Na het uitvoeren van elke veldronde volgt eerst nog een screening van de ingevoerde data door de waarnemer, en pas nadat alle rondes zijn voltooid, wordt de autoclustering uitgevoerd. Deze autoclustering garandeert dat alle ingevoerde data op een gestandaardiseerde en vooral éénduidige manier worden verwerkt tot geldige territoria, op basis van de criteria van Van Dijk (2011) en de nieuwe update van SOVON‐BMP 2016 (Vergeer et al. 2016). Subjectieve interpretatie die kan ontstaan wanneer verschillende personen de data manueel moeten interpreteren, wordt hiermee tot een minimum beperkt.

Rijen met ruimtelijke vraaggegevens:

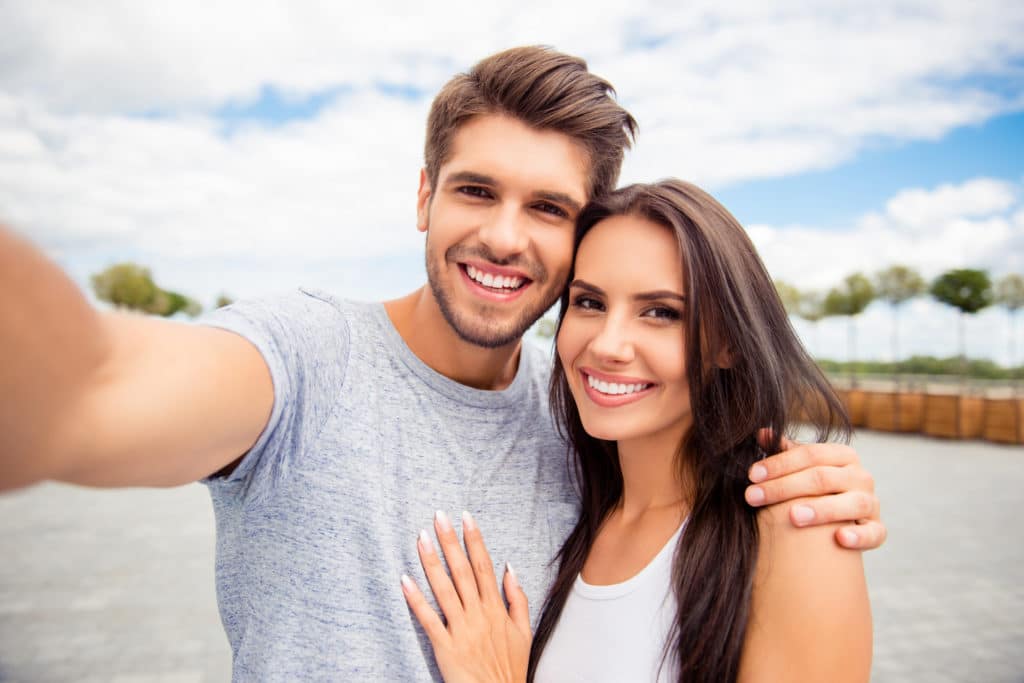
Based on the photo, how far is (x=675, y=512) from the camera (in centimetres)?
199

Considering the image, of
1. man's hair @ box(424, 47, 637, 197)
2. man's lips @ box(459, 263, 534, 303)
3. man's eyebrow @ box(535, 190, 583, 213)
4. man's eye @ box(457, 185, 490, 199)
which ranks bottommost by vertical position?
man's lips @ box(459, 263, 534, 303)

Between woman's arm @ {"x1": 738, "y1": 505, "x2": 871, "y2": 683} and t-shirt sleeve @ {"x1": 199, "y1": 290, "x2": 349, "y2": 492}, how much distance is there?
107cm

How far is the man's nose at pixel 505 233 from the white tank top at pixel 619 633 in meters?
0.87

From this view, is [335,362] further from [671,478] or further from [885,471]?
[885,471]

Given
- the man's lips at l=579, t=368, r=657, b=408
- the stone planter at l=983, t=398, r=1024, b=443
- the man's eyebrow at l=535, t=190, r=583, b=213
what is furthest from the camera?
the stone planter at l=983, t=398, r=1024, b=443

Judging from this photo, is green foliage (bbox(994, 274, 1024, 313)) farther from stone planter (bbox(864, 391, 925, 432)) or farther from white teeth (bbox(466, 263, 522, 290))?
white teeth (bbox(466, 263, 522, 290))

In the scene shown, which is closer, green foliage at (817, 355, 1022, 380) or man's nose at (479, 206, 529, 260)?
man's nose at (479, 206, 529, 260)

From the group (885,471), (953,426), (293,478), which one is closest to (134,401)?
(293,478)

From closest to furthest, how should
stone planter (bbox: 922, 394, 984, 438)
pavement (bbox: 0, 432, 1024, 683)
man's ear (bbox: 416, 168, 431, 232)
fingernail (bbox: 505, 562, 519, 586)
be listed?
fingernail (bbox: 505, 562, 519, 586) → man's ear (bbox: 416, 168, 431, 232) → pavement (bbox: 0, 432, 1024, 683) → stone planter (bbox: 922, 394, 984, 438)

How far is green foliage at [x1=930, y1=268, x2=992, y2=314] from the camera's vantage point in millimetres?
15516

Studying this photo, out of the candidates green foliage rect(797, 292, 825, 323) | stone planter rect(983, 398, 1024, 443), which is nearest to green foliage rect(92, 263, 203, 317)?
green foliage rect(797, 292, 825, 323)

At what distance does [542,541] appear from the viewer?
1.94 metres

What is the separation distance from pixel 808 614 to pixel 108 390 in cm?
139

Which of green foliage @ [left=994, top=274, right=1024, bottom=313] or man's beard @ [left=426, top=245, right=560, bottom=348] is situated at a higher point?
man's beard @ [left=426, top=245, right=560, bottom=348]
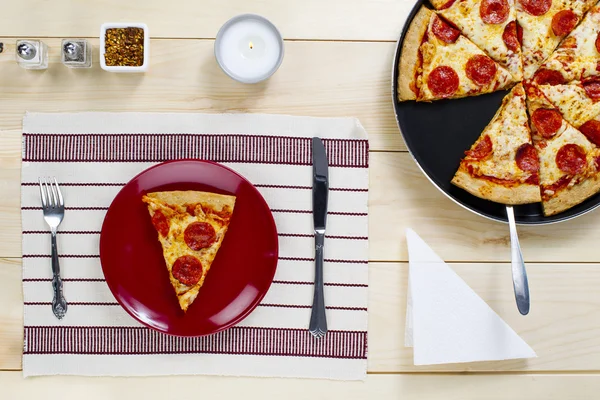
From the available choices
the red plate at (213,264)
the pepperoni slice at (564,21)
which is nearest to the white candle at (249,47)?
the red plate at (213,264)

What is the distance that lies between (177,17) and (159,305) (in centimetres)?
111

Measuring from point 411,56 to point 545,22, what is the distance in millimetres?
527

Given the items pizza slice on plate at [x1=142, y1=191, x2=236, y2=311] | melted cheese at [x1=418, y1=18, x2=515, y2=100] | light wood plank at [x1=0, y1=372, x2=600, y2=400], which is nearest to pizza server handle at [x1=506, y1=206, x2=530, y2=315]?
light wood plank at [x1=0, y1=372, x2=600, y2=400]

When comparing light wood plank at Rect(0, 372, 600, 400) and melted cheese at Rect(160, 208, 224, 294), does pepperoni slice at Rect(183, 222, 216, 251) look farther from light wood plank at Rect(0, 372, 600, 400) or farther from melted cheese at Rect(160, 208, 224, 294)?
light wood plank at Rect(0, 372, 600, 400)

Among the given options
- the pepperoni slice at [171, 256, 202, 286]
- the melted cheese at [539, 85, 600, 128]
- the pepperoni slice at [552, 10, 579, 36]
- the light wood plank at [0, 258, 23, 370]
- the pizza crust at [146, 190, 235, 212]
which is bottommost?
the light wood plank at [0, 258, 23, 370]

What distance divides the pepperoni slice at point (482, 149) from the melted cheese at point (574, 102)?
287 millimetres

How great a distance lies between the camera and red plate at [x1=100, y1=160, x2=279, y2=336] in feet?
6.70

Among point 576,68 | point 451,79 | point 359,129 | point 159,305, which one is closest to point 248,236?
point 159,305

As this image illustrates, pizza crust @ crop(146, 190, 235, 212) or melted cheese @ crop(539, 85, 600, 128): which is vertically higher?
melted cheese @ crop(539, 85, 600, 128)

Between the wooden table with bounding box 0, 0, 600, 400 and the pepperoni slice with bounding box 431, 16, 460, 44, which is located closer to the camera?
the pepperoni slice with bounding box 431, 16, 460, 44

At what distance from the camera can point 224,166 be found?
6.68 feet

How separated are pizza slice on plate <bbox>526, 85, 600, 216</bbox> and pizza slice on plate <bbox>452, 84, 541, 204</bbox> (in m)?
0.05

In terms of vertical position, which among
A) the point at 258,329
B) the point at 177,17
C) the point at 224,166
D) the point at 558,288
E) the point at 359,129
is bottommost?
the point at 258,329

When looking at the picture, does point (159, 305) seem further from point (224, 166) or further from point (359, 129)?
point (359, 129)
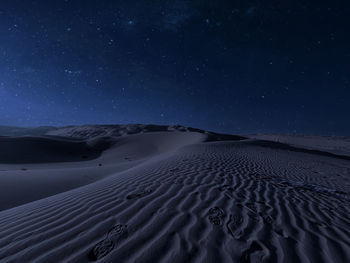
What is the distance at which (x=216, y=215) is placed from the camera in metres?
2.68

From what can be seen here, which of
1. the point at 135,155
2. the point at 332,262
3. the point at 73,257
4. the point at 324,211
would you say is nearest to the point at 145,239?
the point at 73,257

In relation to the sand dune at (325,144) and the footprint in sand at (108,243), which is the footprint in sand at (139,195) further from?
the sand dune at (325,144)

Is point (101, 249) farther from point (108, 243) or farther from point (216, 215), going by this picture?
point (216, 215)

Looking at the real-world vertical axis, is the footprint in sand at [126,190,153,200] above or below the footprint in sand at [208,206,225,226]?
below

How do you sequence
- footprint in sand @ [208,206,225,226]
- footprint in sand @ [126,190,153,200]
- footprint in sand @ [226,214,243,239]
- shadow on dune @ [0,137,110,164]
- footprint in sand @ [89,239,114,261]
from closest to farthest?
footprint in sand @ [89,239,114,261] → footprint in sand @ [226,214,243,239] → footprint in sand @ [208,206,225,226] → footprint in sand @ [126,190,153,200] → shadow on dune @ [0,137,110,164]

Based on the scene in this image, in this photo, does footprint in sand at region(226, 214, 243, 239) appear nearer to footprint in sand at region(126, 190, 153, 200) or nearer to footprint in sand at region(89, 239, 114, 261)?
footprint in sand at region(89, 239, 114, 261)

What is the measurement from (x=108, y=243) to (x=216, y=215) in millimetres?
1569

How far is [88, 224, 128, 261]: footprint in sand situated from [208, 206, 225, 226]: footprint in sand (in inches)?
47.7

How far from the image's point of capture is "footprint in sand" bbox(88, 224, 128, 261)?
1755 millimetres

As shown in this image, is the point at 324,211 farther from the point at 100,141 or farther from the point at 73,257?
the point at 100,141

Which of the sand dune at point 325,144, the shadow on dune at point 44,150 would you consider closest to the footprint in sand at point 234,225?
the shadow on dune at point 44,150

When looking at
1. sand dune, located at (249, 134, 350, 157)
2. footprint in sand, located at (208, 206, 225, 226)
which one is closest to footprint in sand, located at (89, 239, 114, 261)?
footprint in sand, located at (208, 206, 225, 226)

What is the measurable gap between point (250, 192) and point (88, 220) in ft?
11.1

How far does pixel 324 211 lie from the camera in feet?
11.3
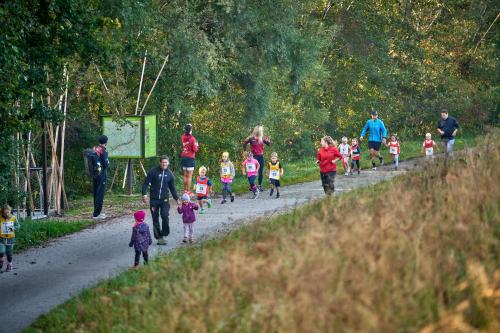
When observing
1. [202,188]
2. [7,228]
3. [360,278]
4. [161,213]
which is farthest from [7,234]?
[360,278]

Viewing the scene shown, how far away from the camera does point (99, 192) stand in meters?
23.4

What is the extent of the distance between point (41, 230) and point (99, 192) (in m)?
2.67

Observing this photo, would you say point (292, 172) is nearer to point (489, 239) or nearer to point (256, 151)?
point (256, 151)

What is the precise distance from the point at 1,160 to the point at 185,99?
11.1 meters

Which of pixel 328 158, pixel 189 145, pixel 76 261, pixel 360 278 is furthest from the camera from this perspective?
pixel 189 145

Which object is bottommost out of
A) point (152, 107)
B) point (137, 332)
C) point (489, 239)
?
point (137, 332)

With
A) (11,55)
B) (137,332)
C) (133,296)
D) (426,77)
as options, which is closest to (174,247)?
(11,55)

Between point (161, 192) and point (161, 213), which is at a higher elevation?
point (161, 192)

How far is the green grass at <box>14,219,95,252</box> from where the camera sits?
2011cm

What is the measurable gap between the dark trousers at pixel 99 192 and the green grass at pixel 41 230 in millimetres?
895

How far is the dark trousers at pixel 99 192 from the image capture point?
2334cm

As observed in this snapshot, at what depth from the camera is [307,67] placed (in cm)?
3594

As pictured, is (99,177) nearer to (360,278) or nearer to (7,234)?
(7,234)

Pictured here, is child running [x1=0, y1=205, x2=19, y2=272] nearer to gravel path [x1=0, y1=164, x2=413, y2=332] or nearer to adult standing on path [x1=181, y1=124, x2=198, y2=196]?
gravel path [x1=0, y1=164, x2=413, y2=332]
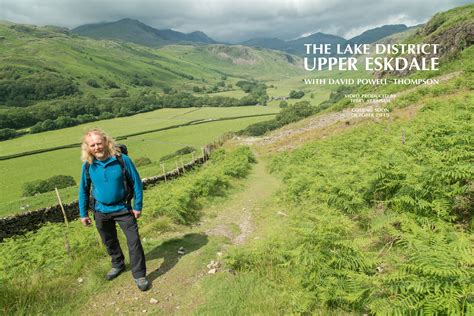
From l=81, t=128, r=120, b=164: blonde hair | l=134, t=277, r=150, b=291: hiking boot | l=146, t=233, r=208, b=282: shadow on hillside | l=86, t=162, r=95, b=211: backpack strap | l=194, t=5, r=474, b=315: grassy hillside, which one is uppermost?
l=81, t=128, r=120, b=164: blonde hair

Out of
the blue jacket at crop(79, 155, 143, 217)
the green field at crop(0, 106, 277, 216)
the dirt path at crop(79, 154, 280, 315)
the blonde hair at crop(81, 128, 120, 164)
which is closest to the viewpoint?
the dirt path at crop(79, 154, 280, 315)

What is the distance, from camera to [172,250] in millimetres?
8656

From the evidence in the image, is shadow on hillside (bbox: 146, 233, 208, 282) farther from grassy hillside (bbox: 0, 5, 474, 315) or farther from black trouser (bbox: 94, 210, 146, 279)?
black trouser (bbox: 94, 210, 146, 279)

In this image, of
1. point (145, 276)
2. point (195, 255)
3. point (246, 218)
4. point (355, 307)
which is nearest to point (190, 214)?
point (246, 218)

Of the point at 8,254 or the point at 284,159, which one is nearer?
the point at 8,254

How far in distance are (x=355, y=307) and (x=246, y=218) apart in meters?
8.54

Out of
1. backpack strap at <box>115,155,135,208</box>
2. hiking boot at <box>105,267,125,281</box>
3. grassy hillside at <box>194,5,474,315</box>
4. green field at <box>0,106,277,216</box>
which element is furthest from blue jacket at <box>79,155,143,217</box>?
green field at <box>0,106,277,216</box>

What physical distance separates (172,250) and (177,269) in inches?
49.1

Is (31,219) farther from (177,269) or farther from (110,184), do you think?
(110,184)

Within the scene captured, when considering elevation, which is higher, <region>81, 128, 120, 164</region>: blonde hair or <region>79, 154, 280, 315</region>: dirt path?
<region>81, 128, 120, 164</region>: blonde hair

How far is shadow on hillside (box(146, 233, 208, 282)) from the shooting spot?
7.50 m

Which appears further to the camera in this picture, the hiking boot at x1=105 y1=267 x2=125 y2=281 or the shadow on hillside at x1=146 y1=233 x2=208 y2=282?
the shadow on hillside at x1=146 y1=233 x2=208 y2=282

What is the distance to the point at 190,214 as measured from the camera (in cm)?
1290

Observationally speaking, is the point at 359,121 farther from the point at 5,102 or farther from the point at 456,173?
the point at 5,102
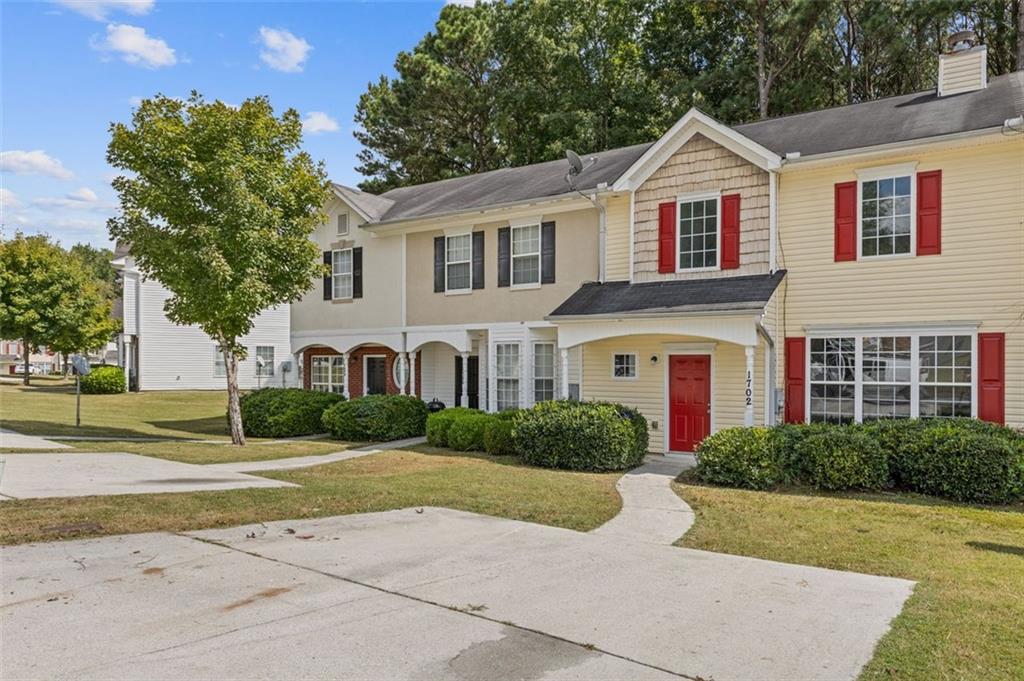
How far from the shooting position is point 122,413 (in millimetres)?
25406

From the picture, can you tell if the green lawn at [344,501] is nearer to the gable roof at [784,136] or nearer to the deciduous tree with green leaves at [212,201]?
the deciduous tree with green leaves at [212,201]

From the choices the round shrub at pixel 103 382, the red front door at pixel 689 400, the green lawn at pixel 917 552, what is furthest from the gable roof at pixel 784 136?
the round shrub at pixel 103 382

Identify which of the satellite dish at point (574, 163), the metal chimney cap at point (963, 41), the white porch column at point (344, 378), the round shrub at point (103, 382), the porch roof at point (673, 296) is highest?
the metal chimney cap at point (963, 41)

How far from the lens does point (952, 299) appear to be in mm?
12453

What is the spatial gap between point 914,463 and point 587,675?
338 inches

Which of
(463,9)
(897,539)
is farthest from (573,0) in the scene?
(897,539)

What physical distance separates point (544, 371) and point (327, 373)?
851 cm

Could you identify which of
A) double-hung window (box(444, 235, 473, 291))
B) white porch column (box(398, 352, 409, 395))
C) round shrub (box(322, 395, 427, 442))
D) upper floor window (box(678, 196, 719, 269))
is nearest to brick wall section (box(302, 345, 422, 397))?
white porch column (box(398, 352, 409, 395))

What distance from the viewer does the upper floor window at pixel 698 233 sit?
14.9 m

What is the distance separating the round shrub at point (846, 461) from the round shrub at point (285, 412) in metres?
12.9

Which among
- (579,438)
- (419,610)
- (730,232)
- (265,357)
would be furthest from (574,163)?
(265,357)

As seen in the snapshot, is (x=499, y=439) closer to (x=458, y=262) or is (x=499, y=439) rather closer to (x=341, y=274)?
(x=458, y=262)

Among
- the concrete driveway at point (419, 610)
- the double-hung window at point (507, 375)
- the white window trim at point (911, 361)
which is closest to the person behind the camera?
the concrete driveway at point (419, 610)

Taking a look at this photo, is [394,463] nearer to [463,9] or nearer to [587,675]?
[587,675]
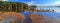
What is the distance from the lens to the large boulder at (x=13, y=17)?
1295 millimetres

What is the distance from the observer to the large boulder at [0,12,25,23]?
1.29 m

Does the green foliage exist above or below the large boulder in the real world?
above

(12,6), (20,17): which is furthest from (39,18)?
(12,6)

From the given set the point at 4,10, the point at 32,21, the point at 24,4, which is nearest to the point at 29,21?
the point at 32,21

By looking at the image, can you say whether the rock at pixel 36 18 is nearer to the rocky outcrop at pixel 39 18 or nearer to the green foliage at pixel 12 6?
the rocky outcrop at pixel 39 18

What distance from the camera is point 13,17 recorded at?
1.30m

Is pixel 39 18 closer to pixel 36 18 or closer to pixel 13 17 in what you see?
pixel 36 18

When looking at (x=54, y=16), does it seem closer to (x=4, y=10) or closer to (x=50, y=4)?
(x=50, y=4)

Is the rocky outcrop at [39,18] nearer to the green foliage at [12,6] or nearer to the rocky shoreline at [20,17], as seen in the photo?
the rocky shoreline at [20,17]

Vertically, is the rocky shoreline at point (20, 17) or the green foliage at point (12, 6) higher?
the green foliage at point (12, 6)

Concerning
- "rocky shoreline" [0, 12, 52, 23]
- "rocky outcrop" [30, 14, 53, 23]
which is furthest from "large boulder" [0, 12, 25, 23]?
"rocky outcrop" [30, 14, 53, 23]

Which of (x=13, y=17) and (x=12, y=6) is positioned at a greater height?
(x=12, y=6)

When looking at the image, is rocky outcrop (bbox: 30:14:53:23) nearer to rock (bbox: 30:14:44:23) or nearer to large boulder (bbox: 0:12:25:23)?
rock (bbox: 30:14:44:23)

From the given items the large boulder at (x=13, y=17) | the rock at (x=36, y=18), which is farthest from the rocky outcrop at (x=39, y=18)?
the large boulder at (x=13, y=17)
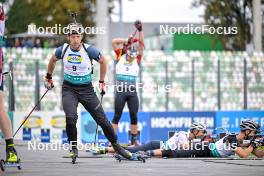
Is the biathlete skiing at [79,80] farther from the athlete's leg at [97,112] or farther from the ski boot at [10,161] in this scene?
the ski boot at [10,161]

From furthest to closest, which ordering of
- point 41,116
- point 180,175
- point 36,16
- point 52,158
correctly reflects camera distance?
point 36,16
point 41,116
point 52,158
point 180,175

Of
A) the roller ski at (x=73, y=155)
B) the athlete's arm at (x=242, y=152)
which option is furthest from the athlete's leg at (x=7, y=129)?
the athlete's arm at (x=242, y=152)

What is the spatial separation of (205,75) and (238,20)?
19817 mm

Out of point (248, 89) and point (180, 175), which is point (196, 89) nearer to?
point (248, 89)

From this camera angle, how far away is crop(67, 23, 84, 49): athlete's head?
49.5ft

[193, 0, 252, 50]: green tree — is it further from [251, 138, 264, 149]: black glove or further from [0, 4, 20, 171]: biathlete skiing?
[0, 4, 20, 171]: biathlete skiing

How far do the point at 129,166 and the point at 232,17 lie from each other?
106 feet

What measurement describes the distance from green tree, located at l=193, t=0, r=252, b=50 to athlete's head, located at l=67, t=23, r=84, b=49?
30.2m

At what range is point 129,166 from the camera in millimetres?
14562

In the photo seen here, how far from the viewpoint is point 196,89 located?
1064 inches

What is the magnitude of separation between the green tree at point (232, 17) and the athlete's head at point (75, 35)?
30166 mm

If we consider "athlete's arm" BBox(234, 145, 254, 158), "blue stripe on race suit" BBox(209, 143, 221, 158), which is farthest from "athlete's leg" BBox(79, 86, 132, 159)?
"blue stripe on race suit" BBox(209, 143, 221, 158)

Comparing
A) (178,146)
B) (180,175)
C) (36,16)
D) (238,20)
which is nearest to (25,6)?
(36,16)

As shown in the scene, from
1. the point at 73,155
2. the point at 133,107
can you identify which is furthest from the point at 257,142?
the point at 133,107
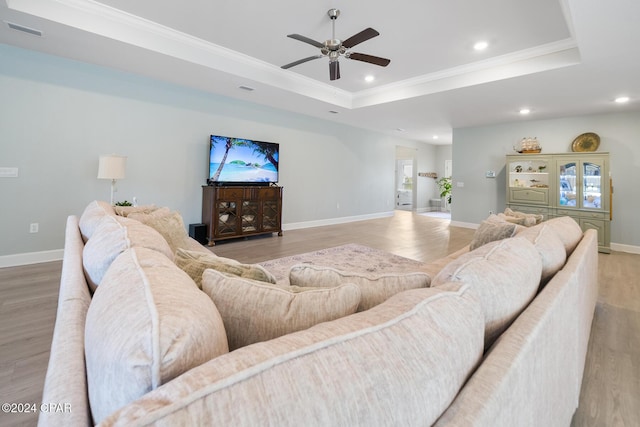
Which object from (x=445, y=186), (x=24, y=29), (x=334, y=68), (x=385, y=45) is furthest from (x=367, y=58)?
(x=445, y=186)

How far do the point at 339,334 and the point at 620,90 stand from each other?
5955 mm

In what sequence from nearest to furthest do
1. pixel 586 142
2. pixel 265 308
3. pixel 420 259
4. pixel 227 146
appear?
pixel 265 308, pixel 420 259, pixel 227 146, pixel 586 142

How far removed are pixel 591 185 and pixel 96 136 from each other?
7.99 m

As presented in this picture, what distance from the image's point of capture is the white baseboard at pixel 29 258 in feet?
11.7

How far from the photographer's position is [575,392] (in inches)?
51.5

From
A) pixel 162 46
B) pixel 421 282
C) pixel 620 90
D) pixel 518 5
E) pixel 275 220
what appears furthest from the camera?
pixel 275 220

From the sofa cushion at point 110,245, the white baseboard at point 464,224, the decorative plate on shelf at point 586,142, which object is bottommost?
the white baseboard at point 464,224

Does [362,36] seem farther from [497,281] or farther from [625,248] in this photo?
[625,248]

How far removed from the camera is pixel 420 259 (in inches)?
166

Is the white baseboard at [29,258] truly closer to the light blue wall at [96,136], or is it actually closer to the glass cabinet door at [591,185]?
the light blue wall at [96,136]

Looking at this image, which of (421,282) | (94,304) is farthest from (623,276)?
(94,304)

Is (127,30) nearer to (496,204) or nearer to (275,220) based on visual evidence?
(275,220)

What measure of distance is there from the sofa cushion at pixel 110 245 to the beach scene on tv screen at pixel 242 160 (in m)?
3.99

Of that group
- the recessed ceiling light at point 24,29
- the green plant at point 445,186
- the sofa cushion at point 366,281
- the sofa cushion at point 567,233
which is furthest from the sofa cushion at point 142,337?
the green plant at point 445,186
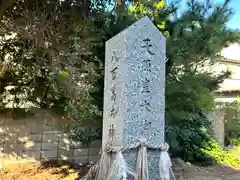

_GEGEVEN OPDRACHT A_
Wanneer wordt volgens de tekst over de autoclustering die autoclustering uitgevoerd?
_GEGEVEN OPDRACHT B_
Druk uit de tekst over de autoclustering het deel af dat opent met de woorden "Na het uitvoeren" en sluit met "een minimum beperkt.".
_GEGEVEN OPDRACHT C_
Schrijf de tekst over de autoclustering verder, aansluitend op de laatste zin.
De records spelen hierbij geen rol.

_ANTWOORD A_
Pas nadat alle rondes zijn voltooid.

_ANTWOORD B_
Na het uitvoeren van elke veldronde volgt eerst nog een screening van de ingevoerde data door de waarnemer, en pas nadat alle rondes zijn voltooid, wordt de autoclustering uitgevoerd. Deze autoclustering garandeert dat alle ingevoerde data op een gestandaardiseerde en vooral éénduidige manier worden verwerkt tot geldige territoria, op basis van de criteria van Van Dijk (2011) en de nieuwe update van SOVON‐BMP 2016 (Vergeer et al. 2016). Subjectieve interpretatie die kan ontstaan wanneer verschillende personen de data manueel moeten interpreteren, wordt hiermee tot een minimum beperkt.

_ANTWOORD C_
De autoclusteringsmodule is in Nederland uitgegroeid tot dé standaard bij elke broedvogelkartering die in opdracht van overheden door studiebureaus of NGO’s worden uitgevoerd. Niet alleen kan door deze autoclusteringsmodule een zeer hoge graad van standaardisatie worden gegarandeerd, ook biedt www.avimap.be de garantie dat de data ook zeer snel kunnen worden verwerkt, of herwerkt indien er een verschuiving in de interpretatiecriteria plaatsvindt.
Instanties die niet over avimap.be beschikken, zijn aangewezen op een arbeidsintensieve, trage en dure manuele interpretatie. In Vlaanderen is deze module vooralsnog enkel beschikbaar voor Natuurpunt en het INBO.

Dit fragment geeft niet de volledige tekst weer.